_DATASET EXCERPT:_
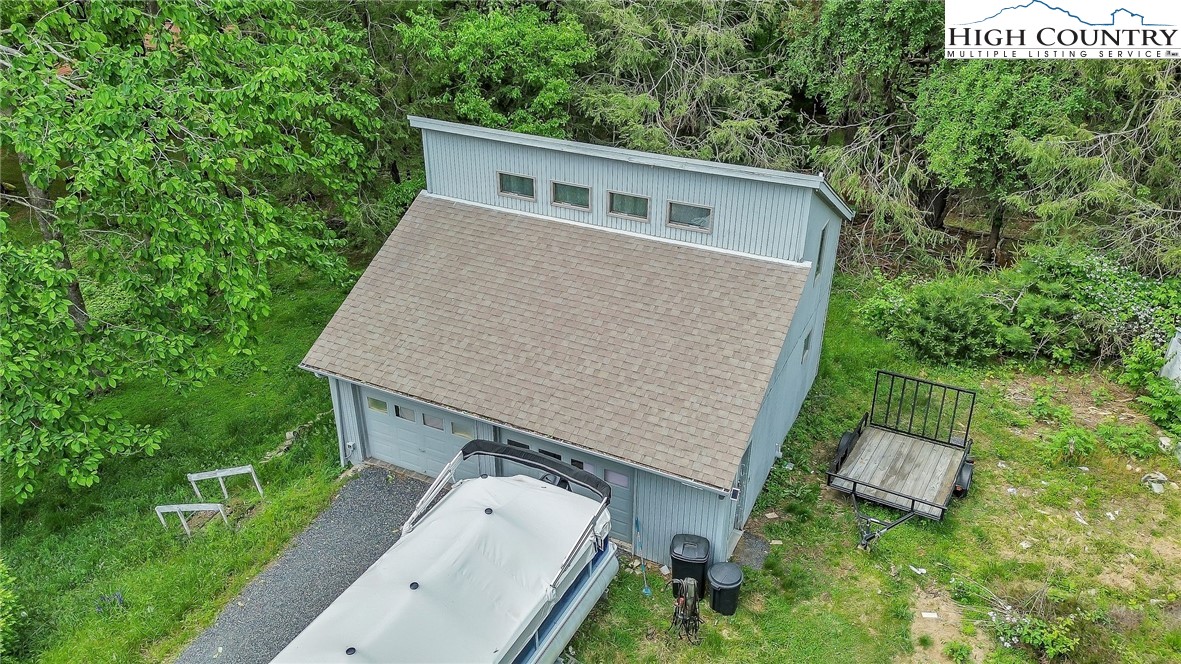 931-935 Don Bare Road Jefferson, NC 28640 - Photo 45 of 48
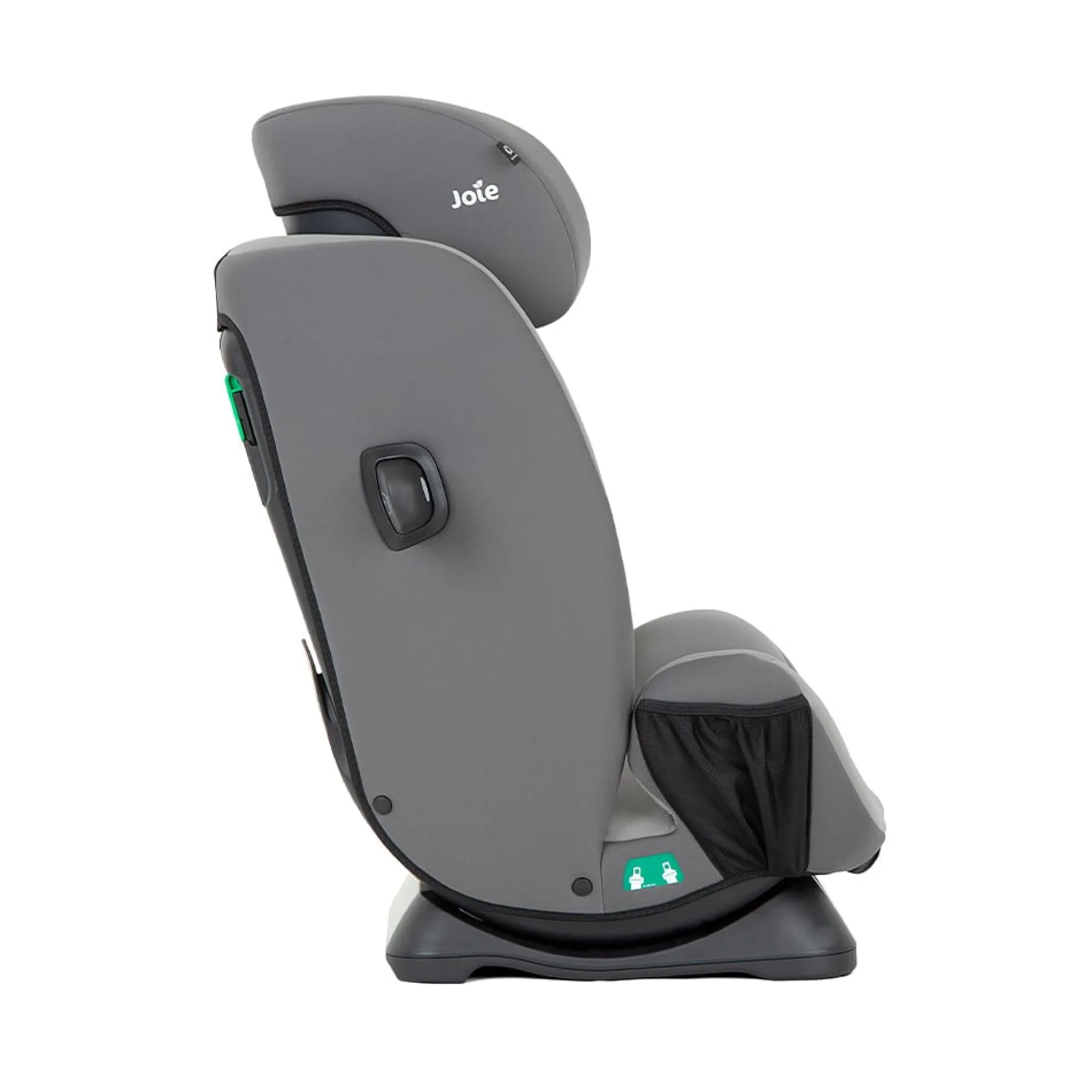 Sièges Auto Pivotants|Tout Pour Vos Trajets*Joie Siège auto Every Stage R129 de Cooble Stone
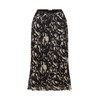 ESPRIT Women's Skirt, 002/Black 2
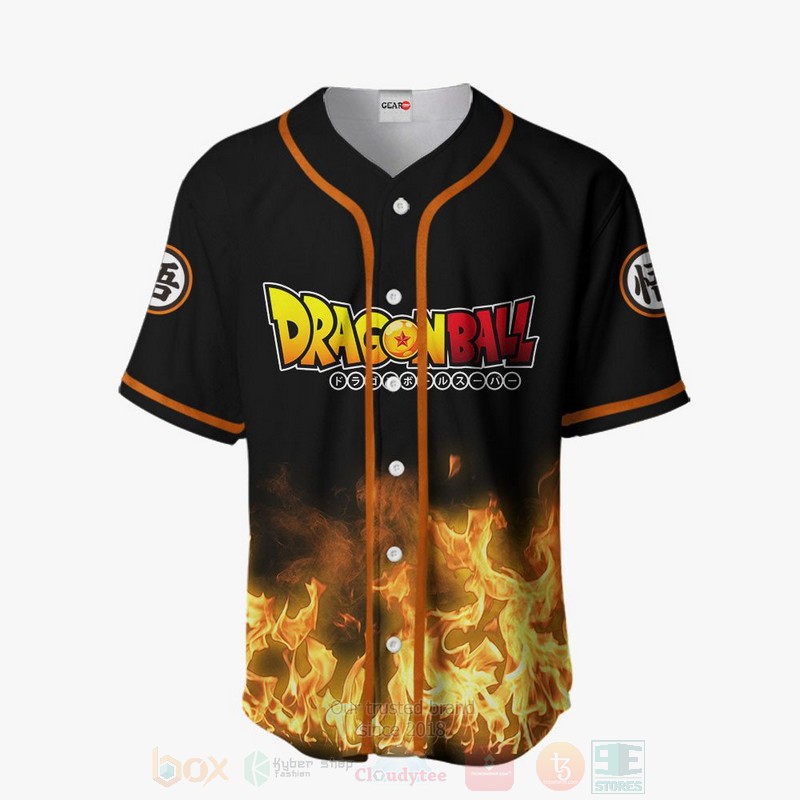 Goku_Dragon_Ball_Anime_Baseball_Jersey_Shirt_1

_WHAT TO WORK ON:_
Repeat the data above word for word, without pictures.

_SOLUTION BELOW:_
 931-935 Don Bare Road Jefferson, NC 28640 - Photo 45 of 48
 Sièges Auto Pivotants|Tout Pour Vos Trajets*Joie Siège auto Every Stage R129 de Cooble Stone
 ESPRIT Women's Skirt, 002/Black 2
 Goku_Dragon_Ball_Anime_Baseball_Jersey_Shirt_1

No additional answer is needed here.